**Activity:**
An exact reproduction of all entries is expected.

Top of Provided entries

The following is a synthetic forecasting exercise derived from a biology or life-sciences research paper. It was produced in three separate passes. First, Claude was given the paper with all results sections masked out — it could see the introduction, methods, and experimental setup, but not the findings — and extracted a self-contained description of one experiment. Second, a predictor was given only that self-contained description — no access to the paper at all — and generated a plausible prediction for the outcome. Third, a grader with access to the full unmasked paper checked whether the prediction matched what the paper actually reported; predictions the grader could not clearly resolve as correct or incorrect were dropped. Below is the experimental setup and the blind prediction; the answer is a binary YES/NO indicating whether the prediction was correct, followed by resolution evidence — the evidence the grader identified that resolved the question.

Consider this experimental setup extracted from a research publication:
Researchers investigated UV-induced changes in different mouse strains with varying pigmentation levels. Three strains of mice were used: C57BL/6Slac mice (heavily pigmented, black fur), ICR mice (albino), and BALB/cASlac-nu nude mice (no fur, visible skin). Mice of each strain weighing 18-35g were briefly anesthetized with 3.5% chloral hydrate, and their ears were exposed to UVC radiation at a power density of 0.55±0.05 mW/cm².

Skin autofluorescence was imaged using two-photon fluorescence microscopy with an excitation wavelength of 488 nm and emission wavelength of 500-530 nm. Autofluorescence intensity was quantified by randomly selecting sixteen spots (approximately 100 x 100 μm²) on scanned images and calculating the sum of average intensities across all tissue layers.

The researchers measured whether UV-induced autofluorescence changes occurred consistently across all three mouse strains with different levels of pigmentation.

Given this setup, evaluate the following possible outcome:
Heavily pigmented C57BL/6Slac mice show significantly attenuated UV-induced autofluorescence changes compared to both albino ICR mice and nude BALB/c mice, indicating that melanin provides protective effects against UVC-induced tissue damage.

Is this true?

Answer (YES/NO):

Bottom of Provided entries

**Answer below:**
The following is a synthetic forecasting exercise derived from a biology or life-sciences research paper. It was produced in three separate passes. First, Claude was given the paper with all results sections masked out — it could see the introduction, methods, and experimental setup, but not the findings — and extracted a self-contained description of one experiment. Second, a predictor was given only that self-contained description — no access to the paper at all — and generated a plausible prediction for the outcome. Third, a grader with access to the full unmasked paper checked whether the prediction matched what the paper actually reported; predictions the grader could not clearly resolve as correct or incorrect were dropped. Below is the experimental setup and the blind prediction; the answer is a binary YES/NO indicating whether the prediction was correct, followed by resolution evidence — the evidence the grader identified that resolved the question.

Consider this experimental setup extracted from a research publication:
Researchers investigated UV-induced changes in different mouse strains with varying pigmentation levels. Three strains of mice were used: C57BL/6Slac mice (heavily pigmented, black fur), ICR mice (albino), and BALB/cASlac-nu nude mice (no fur, visible skin). Mice of each strain weighing 18-35g were briefly anesthetized with 3.5% chloral hydrate, and their ears were exposed to UVC radiation at a power density of 0.55±0.05 mW/cm².

Skin autofluorescence was imaged using two-photon fluorescence microscopy with an excitation wavelength of 488 nm and emission wavelength of 500-530 nm. Autofluorescence intensity was quantified by randomly selecting sixteen spots (approximately 100 x 100 μm²) on scanned images and calculating the sum of average intensities across all tissue layers.

The researchers measured whether UV-induced autofluorescence changes occurred consistently across all three mouse strains with different levels of pigmentation.

Given this setup, evaluate the following possible outcome:
Heavily pigmented C57BL/6Slac mice show significantly attenuated UV-induced autofluorescence changes compared to both albino ICR mice and nude BALB/c mice, indicating that melanin provides protective effects against UVC-induced tissue damage.

Is this true?

Answer (YES/NO):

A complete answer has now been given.